I have endeavored to complete the continuation of the post “Unveiling the Elephant”. I am getting there. Putting all of these experiences into words is an emotional undertaking. It is uncomfortable to be this transparent about the experience as a whole. To focus on documenting my experience without blocking portions that may be less flattering to my ex. It is less than fun to relive the memories. To simmer in the ache the recollection inherently brings.
However, I have consciously resolved to shelve that post for a moment. Sifting through the discomfort of it all, documenting the resolution and path forward- those things are important to me. The hope that chronicling the events will not only provide a balm for my emotions, but perhaps provide one person out there with some solace. Knowledge that they are not alone. Confidence that the storm can be weathered. The certainty that life does go on.
Today, though, I don’t want to look back. Honestly, I don’t want to look forward either. I want to be right here.
Tomorrow is Thanksgiving. My monster will be spending it with his dad, like he does every year. A tradition that can be a bit hard on me. What can I say, I miss him when he’s gone. I am confident, without a shadow of a doubt, that this is the best thing for him. He is building solid traditions in his life. That consistency is important to me. It is worth a little pouting on my end.
This year is our first with him being in school rather than a daycare situation. This has meant one, large change for us. He got a whole week break. Which meant ‘Bring your Moose to work’ days for me. The perks of owning your own company with your dad. Flexibility of family. The week has been a mixture of “I love you’s”, “I’m bored”, and crawling into my lap. I have juggled mom duties and business duties. Mama is tired. My heart is also full.

§ **Problem A**
Condense the paragraph of the Thanksgiving blog entry that opens with "Tomorrow is Thanksgiving." Keep its main facts.
§ **Problem B**
According to the Thanksgiving blog entry, how long a break did the child get now that he is in school?
§ **Problem C**
Proceed with the Thanksgiving blog entry, writing on from its final sentence.
The rows that come next are separate from the Thanksgiving blog entry and stand as their own material.

§ **Data records**
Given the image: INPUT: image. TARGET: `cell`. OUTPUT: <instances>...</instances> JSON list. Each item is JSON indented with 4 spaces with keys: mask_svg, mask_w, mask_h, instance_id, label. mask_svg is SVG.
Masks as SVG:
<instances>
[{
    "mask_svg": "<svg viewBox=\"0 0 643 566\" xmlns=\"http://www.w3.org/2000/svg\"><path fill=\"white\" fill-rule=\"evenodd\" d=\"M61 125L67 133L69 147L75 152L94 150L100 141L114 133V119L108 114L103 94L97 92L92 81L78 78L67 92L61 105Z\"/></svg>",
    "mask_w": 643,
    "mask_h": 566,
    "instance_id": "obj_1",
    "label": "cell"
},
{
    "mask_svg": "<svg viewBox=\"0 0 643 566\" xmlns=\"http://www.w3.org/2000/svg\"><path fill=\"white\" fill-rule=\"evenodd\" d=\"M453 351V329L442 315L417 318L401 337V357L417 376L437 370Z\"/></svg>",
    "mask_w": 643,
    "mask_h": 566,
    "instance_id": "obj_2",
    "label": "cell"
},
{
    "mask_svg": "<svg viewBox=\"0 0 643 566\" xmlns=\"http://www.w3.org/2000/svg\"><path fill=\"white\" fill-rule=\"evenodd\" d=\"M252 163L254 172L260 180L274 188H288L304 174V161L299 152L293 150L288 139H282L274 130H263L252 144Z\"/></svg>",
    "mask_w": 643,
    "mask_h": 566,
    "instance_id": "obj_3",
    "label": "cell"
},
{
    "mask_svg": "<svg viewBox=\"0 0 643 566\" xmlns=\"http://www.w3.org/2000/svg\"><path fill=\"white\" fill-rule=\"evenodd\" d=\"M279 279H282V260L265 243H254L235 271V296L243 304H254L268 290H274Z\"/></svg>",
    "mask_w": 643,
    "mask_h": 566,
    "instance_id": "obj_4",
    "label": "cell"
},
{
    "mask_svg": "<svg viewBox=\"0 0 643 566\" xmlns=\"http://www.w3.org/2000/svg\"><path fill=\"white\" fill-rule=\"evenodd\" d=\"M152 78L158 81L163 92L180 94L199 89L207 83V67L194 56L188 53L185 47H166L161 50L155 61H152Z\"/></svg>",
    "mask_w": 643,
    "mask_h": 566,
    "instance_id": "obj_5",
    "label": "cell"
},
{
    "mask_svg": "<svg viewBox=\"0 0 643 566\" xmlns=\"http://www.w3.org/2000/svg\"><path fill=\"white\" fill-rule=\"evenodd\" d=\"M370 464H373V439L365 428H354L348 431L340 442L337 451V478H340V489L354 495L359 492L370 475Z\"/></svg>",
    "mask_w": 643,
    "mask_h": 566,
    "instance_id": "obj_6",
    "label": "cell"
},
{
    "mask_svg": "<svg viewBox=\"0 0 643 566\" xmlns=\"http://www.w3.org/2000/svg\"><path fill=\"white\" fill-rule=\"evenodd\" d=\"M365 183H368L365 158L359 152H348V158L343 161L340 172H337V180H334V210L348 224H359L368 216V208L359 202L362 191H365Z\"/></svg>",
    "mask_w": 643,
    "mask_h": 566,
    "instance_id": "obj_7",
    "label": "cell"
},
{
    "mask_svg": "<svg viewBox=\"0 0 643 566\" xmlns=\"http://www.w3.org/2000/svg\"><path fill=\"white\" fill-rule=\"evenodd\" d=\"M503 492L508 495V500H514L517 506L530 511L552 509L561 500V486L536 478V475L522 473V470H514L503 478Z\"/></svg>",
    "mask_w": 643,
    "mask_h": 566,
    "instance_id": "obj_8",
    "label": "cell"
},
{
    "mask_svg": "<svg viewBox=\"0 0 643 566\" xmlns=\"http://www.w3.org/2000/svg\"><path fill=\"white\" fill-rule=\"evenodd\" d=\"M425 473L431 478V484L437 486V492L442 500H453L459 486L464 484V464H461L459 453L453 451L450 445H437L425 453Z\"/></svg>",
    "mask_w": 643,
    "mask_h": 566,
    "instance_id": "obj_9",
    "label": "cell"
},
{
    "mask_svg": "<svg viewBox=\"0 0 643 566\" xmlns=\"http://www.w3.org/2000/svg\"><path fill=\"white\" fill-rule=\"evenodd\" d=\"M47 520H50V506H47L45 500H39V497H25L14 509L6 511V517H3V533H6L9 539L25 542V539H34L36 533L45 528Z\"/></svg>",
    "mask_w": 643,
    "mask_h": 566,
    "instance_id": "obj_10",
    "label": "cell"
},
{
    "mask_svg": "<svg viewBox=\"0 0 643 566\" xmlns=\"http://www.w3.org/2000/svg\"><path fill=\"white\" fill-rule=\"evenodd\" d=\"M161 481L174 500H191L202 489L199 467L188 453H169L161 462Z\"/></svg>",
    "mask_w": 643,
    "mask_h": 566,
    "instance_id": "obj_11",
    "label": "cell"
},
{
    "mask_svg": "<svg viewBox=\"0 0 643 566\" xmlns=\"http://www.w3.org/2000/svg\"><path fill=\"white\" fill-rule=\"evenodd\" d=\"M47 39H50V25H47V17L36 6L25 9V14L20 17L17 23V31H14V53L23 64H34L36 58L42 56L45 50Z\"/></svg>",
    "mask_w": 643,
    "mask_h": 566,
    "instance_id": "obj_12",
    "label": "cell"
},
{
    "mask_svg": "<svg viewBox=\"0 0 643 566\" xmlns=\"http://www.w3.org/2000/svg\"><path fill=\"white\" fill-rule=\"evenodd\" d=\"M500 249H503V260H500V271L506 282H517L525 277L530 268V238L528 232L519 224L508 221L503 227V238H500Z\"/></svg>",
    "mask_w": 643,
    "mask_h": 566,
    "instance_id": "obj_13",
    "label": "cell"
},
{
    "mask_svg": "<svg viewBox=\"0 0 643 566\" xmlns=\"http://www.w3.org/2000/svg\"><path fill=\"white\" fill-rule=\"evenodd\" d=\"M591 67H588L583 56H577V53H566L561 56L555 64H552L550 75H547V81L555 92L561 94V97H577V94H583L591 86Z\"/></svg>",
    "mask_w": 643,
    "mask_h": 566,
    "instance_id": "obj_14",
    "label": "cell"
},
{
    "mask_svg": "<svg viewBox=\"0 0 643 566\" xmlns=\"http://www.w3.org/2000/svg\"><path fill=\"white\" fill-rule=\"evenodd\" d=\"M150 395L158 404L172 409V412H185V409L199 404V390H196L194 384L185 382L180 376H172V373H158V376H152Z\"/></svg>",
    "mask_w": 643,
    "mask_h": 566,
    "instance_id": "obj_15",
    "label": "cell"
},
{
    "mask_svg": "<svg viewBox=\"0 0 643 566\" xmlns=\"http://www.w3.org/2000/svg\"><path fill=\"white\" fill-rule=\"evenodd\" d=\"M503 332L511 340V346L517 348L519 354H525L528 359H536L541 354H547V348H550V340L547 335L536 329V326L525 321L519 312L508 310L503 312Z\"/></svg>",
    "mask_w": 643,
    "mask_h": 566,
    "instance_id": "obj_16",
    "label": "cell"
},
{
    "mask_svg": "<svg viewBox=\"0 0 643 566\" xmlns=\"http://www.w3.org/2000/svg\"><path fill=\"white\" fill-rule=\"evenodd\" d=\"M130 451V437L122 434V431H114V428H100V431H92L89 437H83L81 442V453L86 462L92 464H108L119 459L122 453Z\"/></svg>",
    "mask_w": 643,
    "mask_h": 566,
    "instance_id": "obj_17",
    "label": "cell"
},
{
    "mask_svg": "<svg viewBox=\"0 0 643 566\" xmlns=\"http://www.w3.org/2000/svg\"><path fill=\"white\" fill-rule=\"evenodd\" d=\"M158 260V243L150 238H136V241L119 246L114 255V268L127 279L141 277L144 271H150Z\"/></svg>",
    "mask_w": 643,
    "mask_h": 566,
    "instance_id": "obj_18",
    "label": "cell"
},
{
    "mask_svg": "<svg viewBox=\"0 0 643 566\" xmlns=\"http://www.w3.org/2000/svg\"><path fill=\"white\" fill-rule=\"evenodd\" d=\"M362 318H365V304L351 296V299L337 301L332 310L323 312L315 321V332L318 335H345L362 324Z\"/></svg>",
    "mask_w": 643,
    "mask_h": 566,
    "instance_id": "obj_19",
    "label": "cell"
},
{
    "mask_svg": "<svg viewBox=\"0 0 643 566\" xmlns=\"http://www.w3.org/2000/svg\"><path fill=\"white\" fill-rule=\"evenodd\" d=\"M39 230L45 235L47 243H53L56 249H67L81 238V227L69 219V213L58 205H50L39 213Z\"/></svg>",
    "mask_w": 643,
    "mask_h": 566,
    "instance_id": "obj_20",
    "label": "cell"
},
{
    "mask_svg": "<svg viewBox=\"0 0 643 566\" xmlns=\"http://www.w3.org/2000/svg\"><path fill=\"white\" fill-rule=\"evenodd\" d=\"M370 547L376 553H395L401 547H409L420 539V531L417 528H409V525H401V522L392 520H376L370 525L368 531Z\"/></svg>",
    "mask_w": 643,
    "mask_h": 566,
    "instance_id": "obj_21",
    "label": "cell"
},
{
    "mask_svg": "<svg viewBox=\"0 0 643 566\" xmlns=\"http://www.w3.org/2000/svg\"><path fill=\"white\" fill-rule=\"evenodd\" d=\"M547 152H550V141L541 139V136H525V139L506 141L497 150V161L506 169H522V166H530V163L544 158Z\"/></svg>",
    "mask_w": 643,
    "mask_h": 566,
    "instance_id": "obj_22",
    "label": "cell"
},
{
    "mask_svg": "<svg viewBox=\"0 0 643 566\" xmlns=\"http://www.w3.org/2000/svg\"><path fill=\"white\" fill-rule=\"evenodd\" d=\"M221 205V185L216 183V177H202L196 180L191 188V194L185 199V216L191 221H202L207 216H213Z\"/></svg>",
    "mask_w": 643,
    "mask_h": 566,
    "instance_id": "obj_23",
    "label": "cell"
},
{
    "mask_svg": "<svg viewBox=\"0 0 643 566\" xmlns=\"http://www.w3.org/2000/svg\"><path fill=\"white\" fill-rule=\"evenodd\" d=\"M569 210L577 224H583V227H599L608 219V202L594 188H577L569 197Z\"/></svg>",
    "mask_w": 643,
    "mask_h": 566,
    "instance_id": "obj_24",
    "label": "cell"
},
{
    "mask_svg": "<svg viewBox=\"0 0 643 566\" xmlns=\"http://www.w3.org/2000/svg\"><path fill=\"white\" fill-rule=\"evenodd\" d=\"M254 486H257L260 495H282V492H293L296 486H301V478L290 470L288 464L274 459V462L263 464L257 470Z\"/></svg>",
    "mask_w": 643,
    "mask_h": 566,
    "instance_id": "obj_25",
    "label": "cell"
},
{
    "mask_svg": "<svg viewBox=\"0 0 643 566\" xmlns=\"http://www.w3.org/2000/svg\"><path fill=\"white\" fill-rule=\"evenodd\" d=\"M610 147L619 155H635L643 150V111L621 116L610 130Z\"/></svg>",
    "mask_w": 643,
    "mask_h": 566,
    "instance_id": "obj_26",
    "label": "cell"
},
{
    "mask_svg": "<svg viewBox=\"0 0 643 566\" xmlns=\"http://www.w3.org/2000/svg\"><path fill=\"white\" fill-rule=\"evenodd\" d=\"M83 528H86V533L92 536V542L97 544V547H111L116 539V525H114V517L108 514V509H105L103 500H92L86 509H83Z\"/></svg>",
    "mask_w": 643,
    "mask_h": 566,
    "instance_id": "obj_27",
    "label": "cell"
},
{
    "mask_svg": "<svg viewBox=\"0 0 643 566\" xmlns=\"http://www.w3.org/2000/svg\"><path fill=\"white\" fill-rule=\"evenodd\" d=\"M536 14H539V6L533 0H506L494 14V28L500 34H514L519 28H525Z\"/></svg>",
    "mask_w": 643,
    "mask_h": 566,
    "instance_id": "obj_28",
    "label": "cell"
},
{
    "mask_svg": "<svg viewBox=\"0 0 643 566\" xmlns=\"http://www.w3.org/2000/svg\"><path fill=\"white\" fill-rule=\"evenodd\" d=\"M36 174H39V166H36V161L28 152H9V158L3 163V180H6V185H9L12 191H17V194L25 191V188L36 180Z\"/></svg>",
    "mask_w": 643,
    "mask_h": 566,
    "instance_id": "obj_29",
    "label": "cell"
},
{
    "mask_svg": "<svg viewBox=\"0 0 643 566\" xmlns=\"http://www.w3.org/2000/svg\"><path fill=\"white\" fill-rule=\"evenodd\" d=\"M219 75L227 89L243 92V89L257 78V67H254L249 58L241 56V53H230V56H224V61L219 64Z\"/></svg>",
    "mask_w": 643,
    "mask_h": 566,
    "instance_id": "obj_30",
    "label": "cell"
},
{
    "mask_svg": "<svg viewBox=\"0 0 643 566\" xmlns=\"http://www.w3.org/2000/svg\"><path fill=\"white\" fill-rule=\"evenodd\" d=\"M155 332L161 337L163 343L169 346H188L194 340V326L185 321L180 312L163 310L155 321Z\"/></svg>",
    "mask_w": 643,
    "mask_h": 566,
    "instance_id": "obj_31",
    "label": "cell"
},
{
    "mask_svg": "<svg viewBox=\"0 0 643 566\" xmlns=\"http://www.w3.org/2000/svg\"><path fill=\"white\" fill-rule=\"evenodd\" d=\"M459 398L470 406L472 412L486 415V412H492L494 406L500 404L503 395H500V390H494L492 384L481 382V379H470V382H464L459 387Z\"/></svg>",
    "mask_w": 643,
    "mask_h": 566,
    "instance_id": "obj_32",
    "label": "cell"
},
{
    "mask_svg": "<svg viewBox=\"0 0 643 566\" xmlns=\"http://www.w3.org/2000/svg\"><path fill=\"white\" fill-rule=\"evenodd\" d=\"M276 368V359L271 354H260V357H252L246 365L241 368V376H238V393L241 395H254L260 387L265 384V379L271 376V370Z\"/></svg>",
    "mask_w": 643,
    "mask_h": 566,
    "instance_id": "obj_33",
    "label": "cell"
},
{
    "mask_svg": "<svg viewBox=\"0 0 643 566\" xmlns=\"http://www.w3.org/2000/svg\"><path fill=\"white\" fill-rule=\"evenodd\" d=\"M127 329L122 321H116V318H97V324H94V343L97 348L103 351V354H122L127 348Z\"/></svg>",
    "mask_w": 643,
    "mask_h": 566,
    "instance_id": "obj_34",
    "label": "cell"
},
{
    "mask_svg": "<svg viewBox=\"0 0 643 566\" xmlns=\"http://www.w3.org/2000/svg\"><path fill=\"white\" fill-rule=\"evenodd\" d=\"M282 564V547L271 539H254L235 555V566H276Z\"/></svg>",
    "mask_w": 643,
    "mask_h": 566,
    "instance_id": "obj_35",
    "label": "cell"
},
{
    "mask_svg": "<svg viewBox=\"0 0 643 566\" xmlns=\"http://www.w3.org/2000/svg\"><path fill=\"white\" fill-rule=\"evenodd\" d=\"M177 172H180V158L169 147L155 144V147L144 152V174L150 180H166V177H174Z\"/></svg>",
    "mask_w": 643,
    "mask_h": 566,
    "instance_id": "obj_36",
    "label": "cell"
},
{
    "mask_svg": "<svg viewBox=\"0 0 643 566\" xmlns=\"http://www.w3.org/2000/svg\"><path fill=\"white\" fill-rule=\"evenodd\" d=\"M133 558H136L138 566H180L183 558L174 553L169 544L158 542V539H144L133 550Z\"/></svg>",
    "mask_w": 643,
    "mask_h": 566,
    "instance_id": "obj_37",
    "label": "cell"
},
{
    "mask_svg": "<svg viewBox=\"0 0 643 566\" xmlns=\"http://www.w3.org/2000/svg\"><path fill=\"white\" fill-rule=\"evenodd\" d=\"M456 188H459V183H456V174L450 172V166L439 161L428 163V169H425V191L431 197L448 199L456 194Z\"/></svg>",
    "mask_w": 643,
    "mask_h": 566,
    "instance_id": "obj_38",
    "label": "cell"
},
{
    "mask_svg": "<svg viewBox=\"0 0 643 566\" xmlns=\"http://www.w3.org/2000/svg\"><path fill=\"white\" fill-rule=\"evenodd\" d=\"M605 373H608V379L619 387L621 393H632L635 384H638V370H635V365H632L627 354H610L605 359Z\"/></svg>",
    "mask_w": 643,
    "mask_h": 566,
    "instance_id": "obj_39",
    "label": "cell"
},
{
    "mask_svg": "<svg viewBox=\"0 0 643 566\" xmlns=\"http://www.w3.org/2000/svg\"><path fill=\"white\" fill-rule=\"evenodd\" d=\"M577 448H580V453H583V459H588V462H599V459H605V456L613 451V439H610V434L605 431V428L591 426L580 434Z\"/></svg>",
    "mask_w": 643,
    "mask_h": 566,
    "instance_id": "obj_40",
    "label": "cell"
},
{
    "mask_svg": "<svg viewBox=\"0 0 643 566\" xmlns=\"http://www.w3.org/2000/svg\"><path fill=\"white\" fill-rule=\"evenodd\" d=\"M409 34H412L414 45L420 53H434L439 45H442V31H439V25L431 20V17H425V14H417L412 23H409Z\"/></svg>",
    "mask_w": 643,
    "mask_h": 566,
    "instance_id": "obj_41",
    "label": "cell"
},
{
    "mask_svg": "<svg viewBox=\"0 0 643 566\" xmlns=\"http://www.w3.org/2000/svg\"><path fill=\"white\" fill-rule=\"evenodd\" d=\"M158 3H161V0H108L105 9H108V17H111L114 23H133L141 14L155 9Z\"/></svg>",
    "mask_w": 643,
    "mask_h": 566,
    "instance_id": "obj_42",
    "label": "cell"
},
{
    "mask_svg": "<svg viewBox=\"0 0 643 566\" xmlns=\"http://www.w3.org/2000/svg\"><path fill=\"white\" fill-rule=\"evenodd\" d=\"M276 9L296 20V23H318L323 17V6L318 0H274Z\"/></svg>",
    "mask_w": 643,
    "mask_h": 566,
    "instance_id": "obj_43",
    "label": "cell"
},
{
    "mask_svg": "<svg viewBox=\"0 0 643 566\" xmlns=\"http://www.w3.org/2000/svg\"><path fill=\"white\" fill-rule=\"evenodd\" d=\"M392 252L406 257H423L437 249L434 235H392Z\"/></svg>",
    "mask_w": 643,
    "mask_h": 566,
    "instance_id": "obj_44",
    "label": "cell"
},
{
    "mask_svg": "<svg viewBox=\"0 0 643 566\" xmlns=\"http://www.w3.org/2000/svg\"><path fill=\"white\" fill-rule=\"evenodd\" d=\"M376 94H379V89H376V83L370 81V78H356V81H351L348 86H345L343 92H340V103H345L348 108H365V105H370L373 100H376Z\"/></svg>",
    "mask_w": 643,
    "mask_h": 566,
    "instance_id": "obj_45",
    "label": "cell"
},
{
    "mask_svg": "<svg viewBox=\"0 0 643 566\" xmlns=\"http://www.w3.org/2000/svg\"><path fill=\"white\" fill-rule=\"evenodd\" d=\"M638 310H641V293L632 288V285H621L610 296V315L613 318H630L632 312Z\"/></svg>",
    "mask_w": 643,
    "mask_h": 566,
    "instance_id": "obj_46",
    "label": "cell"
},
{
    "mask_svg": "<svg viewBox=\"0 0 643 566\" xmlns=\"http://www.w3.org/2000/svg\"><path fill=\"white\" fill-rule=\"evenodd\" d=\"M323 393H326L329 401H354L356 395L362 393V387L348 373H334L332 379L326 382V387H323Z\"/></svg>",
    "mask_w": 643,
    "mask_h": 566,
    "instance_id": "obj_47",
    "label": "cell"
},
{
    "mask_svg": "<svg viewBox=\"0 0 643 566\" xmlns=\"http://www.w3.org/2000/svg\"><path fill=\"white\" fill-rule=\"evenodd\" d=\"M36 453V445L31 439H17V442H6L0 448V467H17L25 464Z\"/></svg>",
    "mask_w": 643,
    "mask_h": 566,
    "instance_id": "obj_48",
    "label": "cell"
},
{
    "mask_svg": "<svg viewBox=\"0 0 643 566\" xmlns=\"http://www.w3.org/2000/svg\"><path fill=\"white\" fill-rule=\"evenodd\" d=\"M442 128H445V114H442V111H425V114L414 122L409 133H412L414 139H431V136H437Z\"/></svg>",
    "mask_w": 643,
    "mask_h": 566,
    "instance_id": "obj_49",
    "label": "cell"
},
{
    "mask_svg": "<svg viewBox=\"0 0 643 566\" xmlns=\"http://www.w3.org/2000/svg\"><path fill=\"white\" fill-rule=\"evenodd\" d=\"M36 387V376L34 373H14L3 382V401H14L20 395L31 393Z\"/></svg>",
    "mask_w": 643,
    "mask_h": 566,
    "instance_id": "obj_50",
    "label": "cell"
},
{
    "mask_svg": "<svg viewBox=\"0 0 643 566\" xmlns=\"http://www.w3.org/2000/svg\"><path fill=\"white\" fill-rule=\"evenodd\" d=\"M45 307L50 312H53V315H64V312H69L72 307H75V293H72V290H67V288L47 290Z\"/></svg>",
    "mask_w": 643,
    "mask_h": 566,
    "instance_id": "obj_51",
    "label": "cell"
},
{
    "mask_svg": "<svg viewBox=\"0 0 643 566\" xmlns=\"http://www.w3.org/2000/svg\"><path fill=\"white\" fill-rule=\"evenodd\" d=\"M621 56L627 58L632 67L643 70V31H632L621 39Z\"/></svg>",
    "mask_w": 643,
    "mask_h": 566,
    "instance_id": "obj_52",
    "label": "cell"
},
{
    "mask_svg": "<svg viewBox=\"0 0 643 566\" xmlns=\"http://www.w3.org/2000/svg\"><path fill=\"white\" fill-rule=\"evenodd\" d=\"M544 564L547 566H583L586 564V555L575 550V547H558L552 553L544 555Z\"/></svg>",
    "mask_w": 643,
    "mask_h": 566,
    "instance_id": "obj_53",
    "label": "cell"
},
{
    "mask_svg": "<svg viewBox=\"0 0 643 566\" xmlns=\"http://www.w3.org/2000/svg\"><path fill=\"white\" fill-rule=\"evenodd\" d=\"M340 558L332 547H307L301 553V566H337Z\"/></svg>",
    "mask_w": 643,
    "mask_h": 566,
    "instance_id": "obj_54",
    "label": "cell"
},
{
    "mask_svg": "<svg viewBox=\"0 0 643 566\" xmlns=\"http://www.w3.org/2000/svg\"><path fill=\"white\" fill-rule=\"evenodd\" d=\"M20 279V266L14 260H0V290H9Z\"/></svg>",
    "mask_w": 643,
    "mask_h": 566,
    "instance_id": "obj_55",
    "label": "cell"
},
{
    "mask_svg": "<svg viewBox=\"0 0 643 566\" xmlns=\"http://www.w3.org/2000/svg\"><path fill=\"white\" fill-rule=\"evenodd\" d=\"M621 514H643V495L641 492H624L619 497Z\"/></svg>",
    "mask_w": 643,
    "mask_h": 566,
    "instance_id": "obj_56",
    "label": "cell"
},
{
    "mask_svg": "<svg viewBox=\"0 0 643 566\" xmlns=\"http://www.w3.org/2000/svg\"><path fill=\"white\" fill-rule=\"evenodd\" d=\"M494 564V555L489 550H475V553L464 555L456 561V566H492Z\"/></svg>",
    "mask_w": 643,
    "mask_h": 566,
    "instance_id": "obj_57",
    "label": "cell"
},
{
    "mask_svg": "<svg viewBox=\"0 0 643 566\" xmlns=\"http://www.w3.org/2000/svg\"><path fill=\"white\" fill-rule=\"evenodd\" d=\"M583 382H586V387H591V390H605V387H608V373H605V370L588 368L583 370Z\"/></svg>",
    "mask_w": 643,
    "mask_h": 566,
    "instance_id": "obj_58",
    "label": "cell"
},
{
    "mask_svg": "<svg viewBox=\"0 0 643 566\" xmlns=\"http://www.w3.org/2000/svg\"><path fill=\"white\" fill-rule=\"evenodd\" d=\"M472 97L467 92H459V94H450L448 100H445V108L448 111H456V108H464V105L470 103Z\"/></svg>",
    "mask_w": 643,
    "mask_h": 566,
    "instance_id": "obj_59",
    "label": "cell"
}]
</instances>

§ **Expected output A**
Tomorrow is Thanksgiving, which my monster will spend with his dad, as he does every year. The tradition is a bit hard on me because I miss him. Still, I am certain it is best for him: he is building solid traditions, and that consistency is worth a little pouting on my end.

§ **Expected output B**
A whole week.

§ **Expected output C**
Six years ago, before embarking on a demonstrative perspective change on where I wanted my career to head, this wouldn’t have been possible. Having my sidekick tag along on work days wouldn’t have been this accommodating.
It isn’t all rainbows and sunshine. It is mentally taxing to march through interruption via my offspring while drafting tedious details and schedules. I also only get coloring breaks when he is here. Yesterday I was told “Mommy, I love you so much I can’t stop hugging you”. He emphatically whispered “Mommy, do you want to hear about my drawing?!”. There have also been several exclamations of “I need to poop!” I chased him around while trying to smooth his statically charged hair. He showed me ‘his office’ in disgust because a rather large box had been placed on ‘his’ desk. He has made me belly laugh. Eased my stress with impromptu hugs. Regaled me with made up tunes. These are the moments of beauty, hidden within the banality of life. These moments make my heart happy.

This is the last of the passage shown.